* Textauszug *
+---+
Michael Gira – Ein Abend in der Volksbühne

Grund war der Musiker Michael Gira, der, nicht nur um seine neue, mit der Band Swans eingespielten, Platte, die am 15.06.16 erscheinen wird, zu promoten, sondern in einem Solo-Konzert, Stücke daraus vorzustellen.

Im Vorprogramm agierte der langjährige Freund und Mitstreiter bei den Swans, Kristen Hahn.
Mit einem dazugeholten Kollegen absolvierte er wunderschöne abstrakte Feedbackstrecken, die interessanter Weise durch ihre Kürze wirkten, als hätten die Soundmeister Sunn O))) eine ihrer stundenlang dauernden Sassions auf Singleformat zusammen gedampft.
Hahn, mit zurückgestriegelten grauen Haaren, schwarzen Westernhemd, seinen tiefen Furchen in Gesicht ließ denken, er sei der Bruder von Michael Gira, der wiederum mit streng verknotet Pferdeschwanz und verstärkt mit einer elektrisch verstärkten akustischen Gitarre auf der Bühne Platz nahm.
+---+
* Ausgangsmaterial *
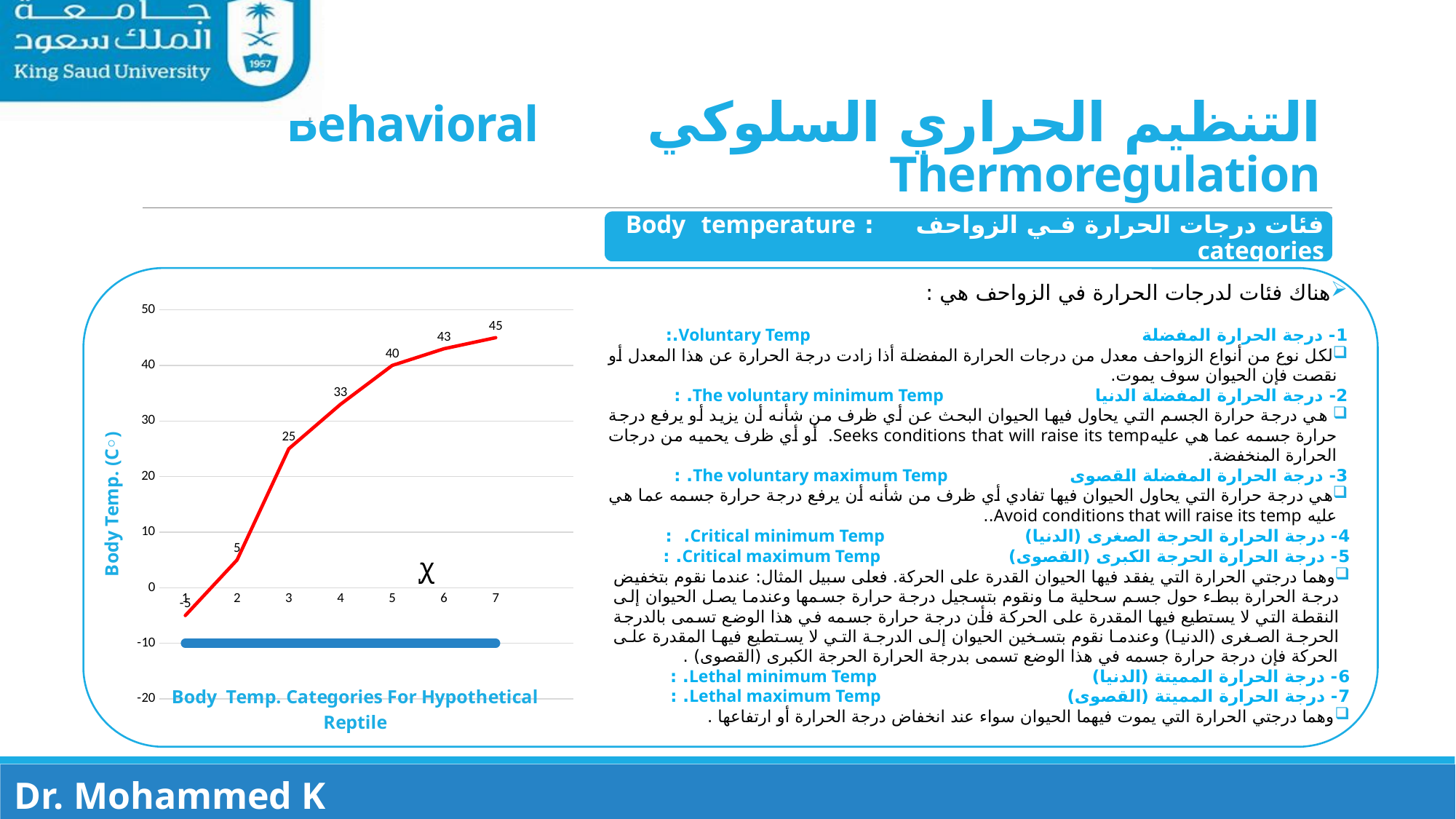
What is the difference between the values at category 3 and category 2? 20 What is the value at category 5 in the chart? 40 How many categories are shown on the x axis? 7 What is the difference between the values at category 7 and category 6? 2 What is the value at category 3 in the chart? 25 Do the values on the red line rise or fall from category 1 to category 7? rise What is the value at category 1 in the chart? -5 What kind of chart is shown on the slide? line chart Which category has the highest value on the red line? 7 Is the value at category 6 greater or less than 40? greater Which is larger, the value at category 4 or the value at category 2? category 4 Which category has the lowest value on the red line? 1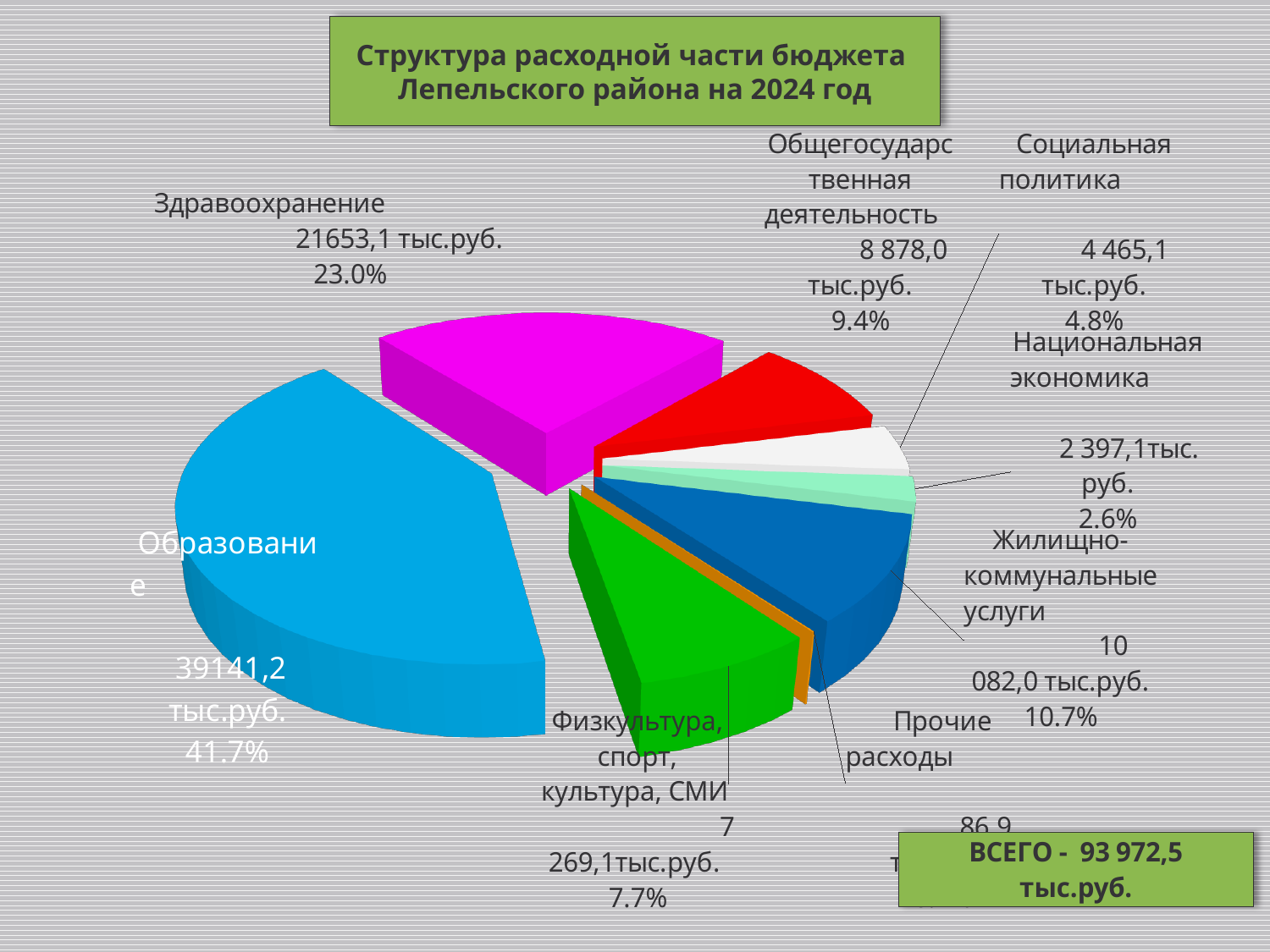
What total (ВСЕГО) is shown on the slide? 93 972,5 тыс.руб. What share of the pie does Жилищно-коммунальные услуги take? 10.7% What is the difference in percentage share between Образование and Здравоохранение? 18.7% What is the value for Общегосударственная деятельность? 8 878,0 тыс.руб. What kind of chart is shown on the slide? pie chart What is the value for Образование? 39141,2 тыс.руб. Which category has the largest share of the pie? Образование What share of the pie does Национальная экономика take? 2.6% What share of the pie does Здравоохранение take? 23.0% Which is larger, Здравоохранение or Жилищно-коммунальные услуги? Здравоохранение What is the value for Физкультура, спорт, культура, СМИ? 7 269,1тыс.руб. What is the value for Социальная политика? 4 465,1 тыс.руб.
+---+
* Ihre Aufgaben *
1 - Prüfen Sie, ob die folgenden Aussagen mit dem Konzertbericht über Michael Gira übereinstimmen, und belegen Sie jede Antwort (ja oder nein) mit den entscheidenden Worten des Textes als wörtlichem Zitat: (a) Kristen Hahn trat im Vorprogramm auf. (b) Kristen Hahn bestritt seinen Auftritt allein. (c) Michael Gira spielte eine unverstärkte akustische Gitarre.
2 - Führen Sie den Konzertbericht über Michael Gira im Anschluss an seinen letzten Satz mit einigen Sätzen fort.
Das Material wird zur Bearbeitung nicht benötigt.

* Schriftliche Antworten *
1 -
(a) Ja: „Im Vorprogramm agierte der langjährige Freund und Mitstreiter bei den Swans, Kristen Hahn.“
(b) Nein: „Mit einem dazugeholten Kollegen absolvierte er wunderschöne abstrakte Feedbackstrecken“.
(c) Nein: „mit einer elektrisch verstärkten akustischen Gitarre“.

2 -
Im Gegensatz zu Hahn, der grundsätzlich den melodisch orientierten Weg nahm, neigte Gira als Solist eher zu harmonischen Skizzen, besser: Schraffuren, Fragmente, über die vor allen Dingen seine Stimme lag.
Somit befreite er Songs der Swans und Angles of Light von den tonnenschweren Noisegewichten.
Stakatoartige Töne, die hart und unvermittelt mit der Gitarre intoniert, seine dann wieder tragende Stimme, die an Tiefe nichts zu wünschen übrig ließen, genügten, um der tendenziellen Eintönigkeit wirkungsvoll Ausdruck und Präsenz zu verleihen.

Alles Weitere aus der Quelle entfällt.